Non joining of public witnesses by the IO is not mandatory in all circumstances and can, at the highest, be said to be a fault on his part, but simply because the IO has failed to join the public witness or there is some fault in the investigation, the same is insufficient to discredit the entire case of the prosecution. This judgment was delivered by division bench comprising Hon’ble Justice Vipin Singh and Justice Rajnish Bhatnagar at Delhi High Court in the matter of Sonu @ Hemraj v. State (NCT of Delhi) [CRL. A. 351 of 2020].
The deceased boy was stabbed near the government school in Sangam Vihar. The investigating Officer (hereinafter “IO”) was informed about the incident and the fact that the deceased had been shifted already to the hospital. Thereafter, investigation was carried out and during investigation, the name of deceased was revealed as Roshan. IO recorded the statements of witnesses namely Shashi and eyewitness Akhil. After the completion of the investigation, the charge sheet was filed against accused persons who after complying with the provisions of Section 207 Cr.P.C., committed the case to the Court of Sessions for trial. The learned Additional Sessions Judge convicted the appellants for the commission of offence u/s 302/394/397/34 IPC. Aggrieved by the conviction of the trial court, the appellants have preferred this appeal.

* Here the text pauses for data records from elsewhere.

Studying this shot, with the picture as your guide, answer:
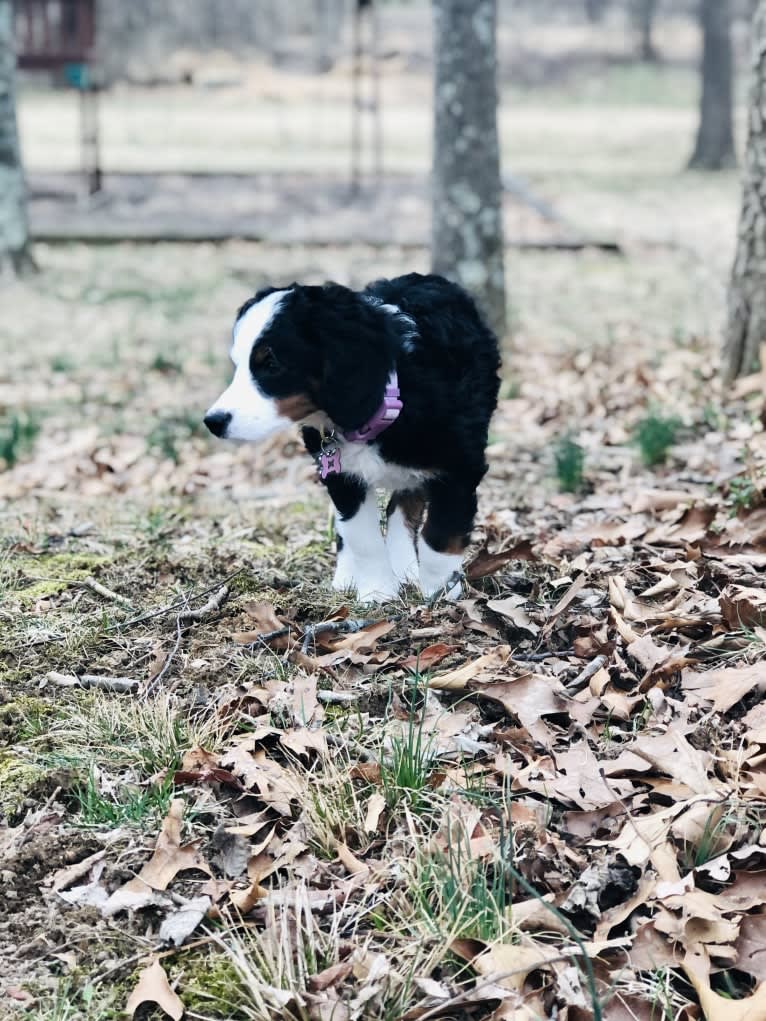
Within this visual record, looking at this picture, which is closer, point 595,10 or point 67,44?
point 67,44

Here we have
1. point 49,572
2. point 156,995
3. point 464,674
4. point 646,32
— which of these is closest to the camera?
point 156,995

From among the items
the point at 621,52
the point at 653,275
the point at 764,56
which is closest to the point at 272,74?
the point at 621,52

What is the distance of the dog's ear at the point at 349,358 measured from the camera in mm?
2994

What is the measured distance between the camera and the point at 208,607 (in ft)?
11.4

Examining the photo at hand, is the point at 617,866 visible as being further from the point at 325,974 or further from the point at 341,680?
the point at 341,680

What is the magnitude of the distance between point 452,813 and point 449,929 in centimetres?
31

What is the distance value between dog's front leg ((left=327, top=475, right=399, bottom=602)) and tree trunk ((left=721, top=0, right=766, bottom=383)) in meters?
2.94

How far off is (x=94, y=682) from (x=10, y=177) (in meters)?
8.38

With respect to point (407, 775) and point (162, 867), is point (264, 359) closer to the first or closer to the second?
point (407, 775)

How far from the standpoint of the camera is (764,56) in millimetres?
5598

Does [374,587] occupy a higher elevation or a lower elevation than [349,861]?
higher

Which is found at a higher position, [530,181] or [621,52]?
[621,52]

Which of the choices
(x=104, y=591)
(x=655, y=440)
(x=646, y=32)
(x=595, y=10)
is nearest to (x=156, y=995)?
(x=104, y=591)

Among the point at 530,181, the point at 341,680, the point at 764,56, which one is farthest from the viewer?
the point at 530,181
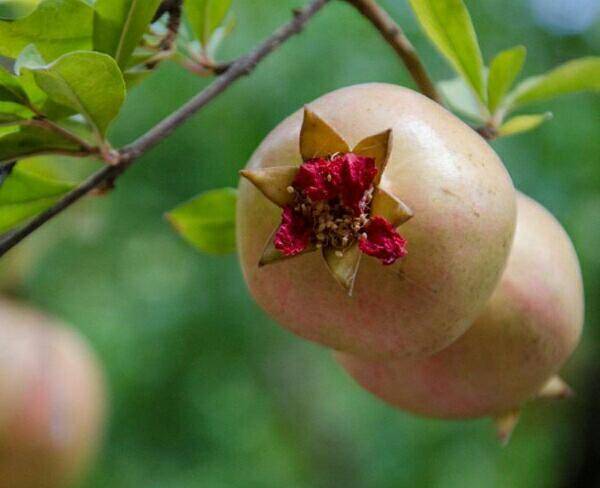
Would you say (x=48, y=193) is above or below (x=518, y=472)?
above

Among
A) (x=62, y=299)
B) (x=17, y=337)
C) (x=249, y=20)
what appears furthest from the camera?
(x=62, y=299)

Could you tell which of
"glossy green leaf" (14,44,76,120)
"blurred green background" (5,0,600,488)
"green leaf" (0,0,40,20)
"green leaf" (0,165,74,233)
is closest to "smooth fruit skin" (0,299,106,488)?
"blurred green background" (5,0,600,488)

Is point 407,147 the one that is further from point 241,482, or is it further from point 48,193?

The Hon’ble High Court observed that “As far as the question of non-joining of public witnesses at the time of arrest of appellants is concerned, PW 18 Gaurav Katheria and PW 20 Akhil accompanied by the police party and in our opinion, there was no need for the IO to join more public witnesses because it is the quality of the evidence and not the quantity which is essential. The case rests on the sole testimony of the eye witness who is PW 20 Akhil. We are conscious of the fact that when there is a sole eye witness, his evidence is to be accepted with an amount of caution, and in the light of other material available on record.”

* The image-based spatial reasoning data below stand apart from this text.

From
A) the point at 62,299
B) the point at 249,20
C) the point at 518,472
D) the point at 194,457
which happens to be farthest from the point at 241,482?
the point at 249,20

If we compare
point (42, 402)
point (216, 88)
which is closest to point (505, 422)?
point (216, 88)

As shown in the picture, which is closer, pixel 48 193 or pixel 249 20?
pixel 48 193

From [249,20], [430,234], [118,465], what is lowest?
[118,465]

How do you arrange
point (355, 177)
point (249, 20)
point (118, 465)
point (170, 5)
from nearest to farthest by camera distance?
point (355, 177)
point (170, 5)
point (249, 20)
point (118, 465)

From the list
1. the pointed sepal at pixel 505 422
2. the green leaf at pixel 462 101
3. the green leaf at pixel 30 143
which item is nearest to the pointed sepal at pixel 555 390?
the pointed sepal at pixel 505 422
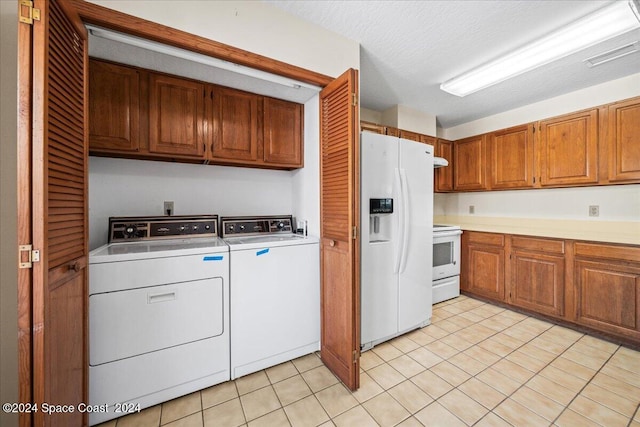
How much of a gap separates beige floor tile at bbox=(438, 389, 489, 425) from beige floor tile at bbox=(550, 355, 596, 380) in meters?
0.95

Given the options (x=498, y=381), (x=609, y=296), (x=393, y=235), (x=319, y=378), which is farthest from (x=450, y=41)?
(x=319, y=378)

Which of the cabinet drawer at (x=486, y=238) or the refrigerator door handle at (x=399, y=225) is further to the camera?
the cabinet drawer at (x=486, y=238)

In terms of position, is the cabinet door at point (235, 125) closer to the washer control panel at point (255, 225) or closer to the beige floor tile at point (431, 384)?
the washer control panel at point (255, 225)

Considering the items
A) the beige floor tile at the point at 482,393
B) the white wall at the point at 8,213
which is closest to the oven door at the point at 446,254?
the beige floor tile at the point at 482,393

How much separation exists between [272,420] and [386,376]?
2.84ft

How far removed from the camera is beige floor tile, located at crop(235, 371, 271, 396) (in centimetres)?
166

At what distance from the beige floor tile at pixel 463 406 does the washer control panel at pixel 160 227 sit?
213cm

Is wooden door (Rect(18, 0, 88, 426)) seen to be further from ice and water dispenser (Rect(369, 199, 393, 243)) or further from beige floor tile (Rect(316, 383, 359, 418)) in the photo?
ice and water dispenser (Rect(369, 199, 393, 243))

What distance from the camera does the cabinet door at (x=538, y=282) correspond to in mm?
2570

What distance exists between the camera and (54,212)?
3.31 feet

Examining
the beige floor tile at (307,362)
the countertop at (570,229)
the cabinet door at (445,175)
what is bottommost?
the beige floor tile at (307,362)

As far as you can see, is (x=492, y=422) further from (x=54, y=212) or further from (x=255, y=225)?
(x=54, y=212)

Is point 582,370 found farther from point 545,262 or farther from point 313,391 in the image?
point 313,391


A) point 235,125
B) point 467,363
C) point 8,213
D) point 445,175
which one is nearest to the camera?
point 8,213
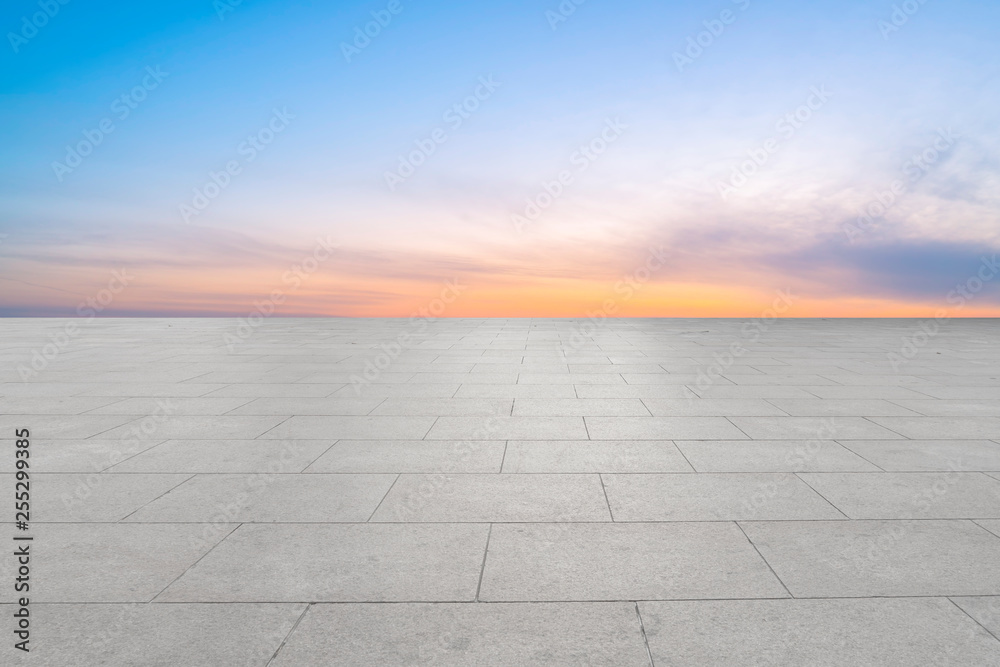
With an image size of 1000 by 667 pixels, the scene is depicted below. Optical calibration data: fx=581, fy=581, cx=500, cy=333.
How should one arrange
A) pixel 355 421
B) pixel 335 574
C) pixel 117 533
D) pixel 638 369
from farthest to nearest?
pixel 638 369, pixel 355 421, pixel 117 533, pixel 335 574

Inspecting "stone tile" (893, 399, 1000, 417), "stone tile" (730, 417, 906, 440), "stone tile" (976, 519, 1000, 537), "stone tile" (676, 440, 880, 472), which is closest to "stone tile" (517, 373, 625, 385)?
"stone tile" (730, 417, 906, 440)

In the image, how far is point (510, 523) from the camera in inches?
181

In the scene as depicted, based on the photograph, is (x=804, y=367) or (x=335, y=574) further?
(x=804, y=367)

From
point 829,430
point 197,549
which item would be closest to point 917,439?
point 829,430

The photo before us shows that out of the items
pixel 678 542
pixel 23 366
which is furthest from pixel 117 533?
pixel 23 366

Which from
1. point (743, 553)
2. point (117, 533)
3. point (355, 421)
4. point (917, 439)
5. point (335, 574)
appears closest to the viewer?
point (335, 574)

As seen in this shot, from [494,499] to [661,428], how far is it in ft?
10.7

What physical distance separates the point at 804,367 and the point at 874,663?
1120 cm

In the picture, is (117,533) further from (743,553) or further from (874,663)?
(874,663)

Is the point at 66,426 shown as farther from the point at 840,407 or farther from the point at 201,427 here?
the point at 840,407

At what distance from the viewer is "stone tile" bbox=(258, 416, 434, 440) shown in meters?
7.24

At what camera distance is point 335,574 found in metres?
3.81

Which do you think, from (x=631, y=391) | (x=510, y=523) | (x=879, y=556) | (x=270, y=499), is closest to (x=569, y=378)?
(x=631, y=391)

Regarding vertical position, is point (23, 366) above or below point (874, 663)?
below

The court while deciding upon the matter held that “In our opinion, there was satisfactory evidence on record to support conviction. To sum up, we are of the opinion that PW-18 and PW-20 are material eye witnesses of the case. PW-20 is the witness to the stabbing incident in which Roshan lost his life. The prosecution has also been able to prove the recoveries beyond the shadow of doubt. In view of the discussion hereinabove, we unhesitatingly are of the opinion that both the appellants are guilty of the offence committed. Both the appeals are accordingly dismissed. Impugned judgment dated 01.10.2019 and order on sentence dated 23.12.2019 passed by the Ld. Trial Court are, upheld. All pending applications (if any) are disposed of. Trial court record be sent back forthwith along with a certified copy of this judgment.”